- **Aim**:
Reproduce the live sentiment analysis notebook word for word, everything from "## Python producer" down to "in Confluent Cloud.".

# Live sentiment analysis - Demo day

This notebook is the main entry point to run the live sentiment analysis by using the Twitter API and the dashboarding tools selected so far, as well as a messages broker to process the incoming Twitter data.

The diagram below shows the overall architecture of the services to run.

![Architecture diagram](./imgs/architecture.png "General Architecture")

[Link to original diagram (read only)](https://drive.google.com/file/d/1Y2t8Xp8DRvXdSBzT_klcOaPPNTXBQkDd/view?usp=sharing)

Major services will be hosted in the cloud with managed alternatives:

* Kafka: Hosted by Confluent cloud under the free tier.
* Elasticsearch: Hosted by Elastic under the free tier.

Both hosted providers make the development easier by giving guidance on how to connect and setup clients for their respective platforms.

## Python producer

A Python producer was created with the [onboarding steps](https://docs.confluent.io/platform/current/tutorials/examples/clients/docs/python.html?utm_source=github&utm_medium=demo&utm_campaign=ch.examples_type.community_content.clients-ccloud) obtained in Confluent Cloud.

> Special steps were followed to install the `confluent-kafka` python library in an M1 machine, see [this issue's comment](https://github.com/confluentinc/confluent-kafka-python/issues/1190#issuecomment-1195952767).

Once the steps were followed in the above linked resources, the first messages were seen in Confluent cloud, these messages were not related to Twitter's data, but to simple integer messages.

![Messages produced via CLI](./imgs/cli-sample-producer.png)

The image above shows the CLI sample producer obtained from the Confluent Cloud setup page, it shows the application working properly with the installed dependencies. This base code will be employed to build the actual producer to send Tweet data into the topic.

![Messages in Confluent](./imgs/confluent-messages.png "Messages in confluent cloud")

The above image shows the produces messages in the Confluent Cloud UI.


### Producing Tweets

By using the Twitter client seen during the Project update N. 2 ([notebook](./hugging-face.ipynb)) the code below retrieves sample tweet data and produces it into the Kafka client.

The code below expects a configuration file to provide the Kafka provider with the right parameters to connect to the Confluent cluster. The `ccloud_lib` utilities file was borrowed from the original sample code from Confluent.

- **Data entries**:

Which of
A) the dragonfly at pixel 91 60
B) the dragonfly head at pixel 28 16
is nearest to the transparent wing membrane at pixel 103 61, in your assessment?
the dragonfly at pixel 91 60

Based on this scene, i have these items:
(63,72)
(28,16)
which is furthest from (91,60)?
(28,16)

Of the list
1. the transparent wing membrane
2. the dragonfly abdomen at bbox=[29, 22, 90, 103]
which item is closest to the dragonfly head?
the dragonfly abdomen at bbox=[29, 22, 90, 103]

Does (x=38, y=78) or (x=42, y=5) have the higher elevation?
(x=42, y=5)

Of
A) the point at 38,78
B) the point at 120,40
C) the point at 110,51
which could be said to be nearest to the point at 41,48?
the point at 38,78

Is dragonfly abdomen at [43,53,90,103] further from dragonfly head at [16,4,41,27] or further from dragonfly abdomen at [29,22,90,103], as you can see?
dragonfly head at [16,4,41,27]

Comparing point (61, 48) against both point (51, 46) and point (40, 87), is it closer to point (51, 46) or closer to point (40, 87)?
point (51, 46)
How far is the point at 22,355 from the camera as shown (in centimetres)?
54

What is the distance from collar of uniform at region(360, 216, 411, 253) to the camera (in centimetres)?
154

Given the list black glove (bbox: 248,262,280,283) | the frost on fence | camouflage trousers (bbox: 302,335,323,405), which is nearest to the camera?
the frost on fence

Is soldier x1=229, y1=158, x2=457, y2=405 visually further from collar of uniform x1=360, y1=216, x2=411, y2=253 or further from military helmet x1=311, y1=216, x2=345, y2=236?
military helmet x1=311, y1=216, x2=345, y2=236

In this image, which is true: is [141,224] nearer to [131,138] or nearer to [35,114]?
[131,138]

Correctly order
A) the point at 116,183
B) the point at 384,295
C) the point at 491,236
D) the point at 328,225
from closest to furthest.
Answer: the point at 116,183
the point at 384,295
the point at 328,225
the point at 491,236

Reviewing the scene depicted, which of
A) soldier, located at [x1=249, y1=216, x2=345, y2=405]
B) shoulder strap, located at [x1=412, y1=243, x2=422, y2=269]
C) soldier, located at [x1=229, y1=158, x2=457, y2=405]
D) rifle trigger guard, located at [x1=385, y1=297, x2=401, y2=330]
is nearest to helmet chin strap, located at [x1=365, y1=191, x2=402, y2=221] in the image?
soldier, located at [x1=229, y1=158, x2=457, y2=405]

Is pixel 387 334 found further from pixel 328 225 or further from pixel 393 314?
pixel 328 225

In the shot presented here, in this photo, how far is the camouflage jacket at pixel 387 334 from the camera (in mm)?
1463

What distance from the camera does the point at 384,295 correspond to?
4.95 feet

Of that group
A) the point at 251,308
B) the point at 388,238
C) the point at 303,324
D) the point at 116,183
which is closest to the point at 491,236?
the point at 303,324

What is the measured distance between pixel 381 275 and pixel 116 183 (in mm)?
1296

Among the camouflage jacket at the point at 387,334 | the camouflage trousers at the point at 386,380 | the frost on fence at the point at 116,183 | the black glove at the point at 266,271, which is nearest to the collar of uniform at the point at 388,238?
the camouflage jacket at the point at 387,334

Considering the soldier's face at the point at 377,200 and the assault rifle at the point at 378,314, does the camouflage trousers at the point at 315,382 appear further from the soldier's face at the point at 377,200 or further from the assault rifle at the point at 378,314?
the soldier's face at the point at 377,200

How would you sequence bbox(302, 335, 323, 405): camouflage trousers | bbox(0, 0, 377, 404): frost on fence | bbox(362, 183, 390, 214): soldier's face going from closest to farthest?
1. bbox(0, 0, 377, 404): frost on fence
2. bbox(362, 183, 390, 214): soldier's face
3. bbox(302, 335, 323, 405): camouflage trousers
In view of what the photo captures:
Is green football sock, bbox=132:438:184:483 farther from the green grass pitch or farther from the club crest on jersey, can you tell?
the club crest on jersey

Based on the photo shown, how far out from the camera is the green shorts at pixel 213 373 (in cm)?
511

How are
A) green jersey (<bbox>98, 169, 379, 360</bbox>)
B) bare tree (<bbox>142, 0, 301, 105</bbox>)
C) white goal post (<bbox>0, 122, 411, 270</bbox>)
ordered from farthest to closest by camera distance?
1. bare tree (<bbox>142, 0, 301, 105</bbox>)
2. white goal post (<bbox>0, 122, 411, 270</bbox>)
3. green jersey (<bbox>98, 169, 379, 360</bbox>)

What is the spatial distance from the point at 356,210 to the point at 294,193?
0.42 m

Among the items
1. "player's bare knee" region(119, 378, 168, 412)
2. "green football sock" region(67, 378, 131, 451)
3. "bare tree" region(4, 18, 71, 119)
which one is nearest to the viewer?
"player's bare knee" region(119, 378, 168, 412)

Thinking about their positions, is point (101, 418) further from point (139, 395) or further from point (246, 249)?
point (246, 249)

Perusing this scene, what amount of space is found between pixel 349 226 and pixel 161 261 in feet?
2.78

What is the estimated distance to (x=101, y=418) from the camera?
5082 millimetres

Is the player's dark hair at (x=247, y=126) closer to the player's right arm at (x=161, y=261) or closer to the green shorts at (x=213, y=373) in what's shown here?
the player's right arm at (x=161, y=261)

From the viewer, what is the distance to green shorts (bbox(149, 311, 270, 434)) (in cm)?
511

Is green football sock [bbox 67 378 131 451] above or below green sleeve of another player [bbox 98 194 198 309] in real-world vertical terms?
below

- **Response to this exercise**:
## Python producer

A Python producer was created with the [onboarding steps](https://docs.confluent.io/platform/current/tutorials/examples/clients/docs/python.html?utm_source=github&utm_medium=demo&utm_campaign=ch.examples_type.community_content.clients-ccloud) obtained in Confluent Cloud.